Upon engagement with Fas ligand (FasL), Fas rapidly induces recruitment and self-processing of caspase-8 via the adaptor protein Fas-associated death domain (FADD), and activated caspase-8 cleaves downstream substrates such as caspase-3. We have found that penicillic acid (PCA) inhibits FasL-induced apoptosis and concomitant loss of cell viability in Burkitt's lymphoma Raji cells. PCA prevented activation of caspase-8 and caspase-3 upon treatment with FasL. However, PCA did not affect active caspase-3 in FasL-treated cells, suggesting that PCA primarily blocks early signaling events upstream of caspase-8 activation. FasL-induced processing of caspase-8 was severely impaired in the death-inducing signaling complex, although FasL-induced recruitment of FADD and caspase-8 occurred normally in PCA-treated cells. Although PCA inhibited the enzymatic activities of active recombinant caspase-3, caspase-8, and caspase-9 at similar concentrations, PCA exerted weak inhibitory effects on activation of caspase-9 and caspase-3 in staurosporine-treated cells but strongly inhibited caspase-8 activation in FasL-treated cells. Glutathione and cysteine neutralized an inhibitory effect of PCA on caspase-8, and PCA bound directly to the active center cysteine in the large subunit of caspase-8. Thus, our present results demonstrate that PCA inhibits FasL-induced apoptosis by targeting self-processing of caspase-8.

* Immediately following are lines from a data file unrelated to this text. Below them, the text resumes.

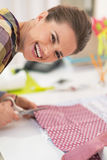 Happy seamstress cutting fabric Stock Image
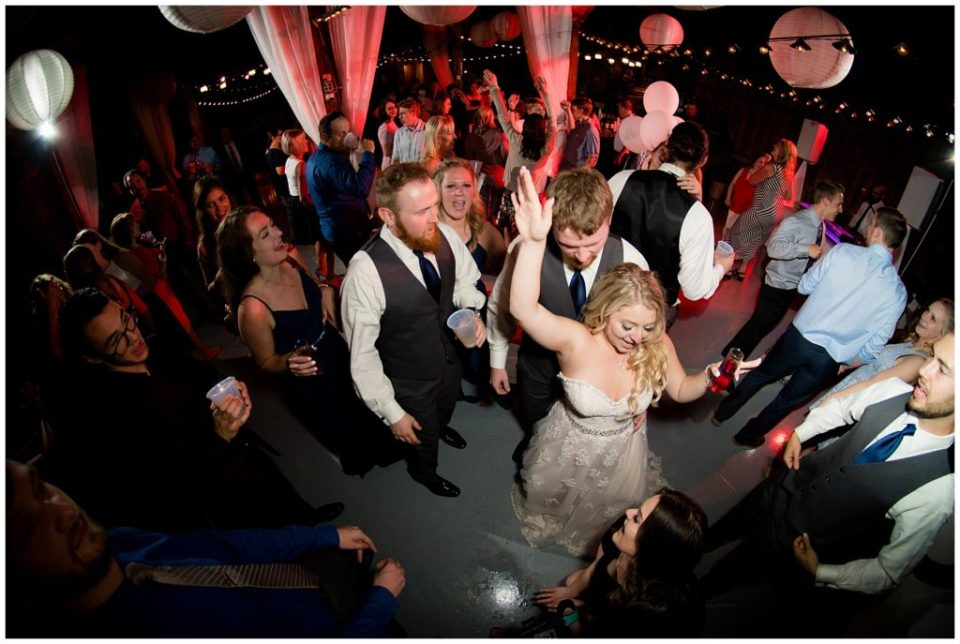 Bride and groom in the center of the dance floor dancing the night away!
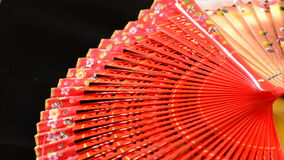 Hand fans decorated with flowers and made in wood rotating stock footage
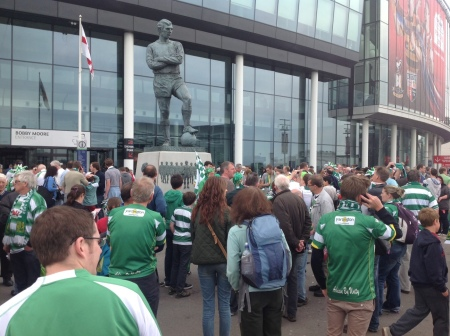 Yeovil fans respectfully waiting to meet up by the famed Bobby Moore statue - hero and captain of England's 1966 World Cup winning team.
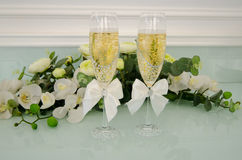 Two glasses filled with champagne, with flowers. Two glasses filled with champagne with flowers Royalty Free Stock Photography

Actin cytoskeleton is required for early apoptosis signaling induced by anti-Fas antibody but not Fas ligand in murine B lymphoma A20 cells.

Murine B lymphoma A20 cells are highly sensitive to Fas-mediated death signals induced by anti-Fas antibody Jo2 or cross-linked Fas ligand (FasL). We have found that the microfilament poison cytochalasin D blocks Fas-mediated apoptosis induced by Jo2 but not FasL in A20 cells. The induction of Fas-mediated apoptosis by Jo2 was antagonized by anti-Fcgamma RII/RIII receptor (FcgammaR) antibody, and defective in FcgammaR-negative A20 cells. Since the induction of Jo2-mediated apoptosis in FcgammaR-negative A20 cells was reversed by the addition of wild type A20 cells or the cross-linking agent protein A, Fas-expressing bystander A20 cells seem to be killed by other A20 cells that capture and cross-link monomeric Jo2 via FcgammaR. Although cytochalasin D affected FcgammaR-mediated cross-linking of Jo2 molecules, the drug markedly inhibited the intracellular signaling pathway induced by Jo2. The blockade of Jo2-induced apoptosis by cytochalasin D occurred upstream of caspase-8 activation. Thus, these observations suggest that actin cytoskeleton is required for early apoptosis signaling induced by Jo2, but not physiological FasL.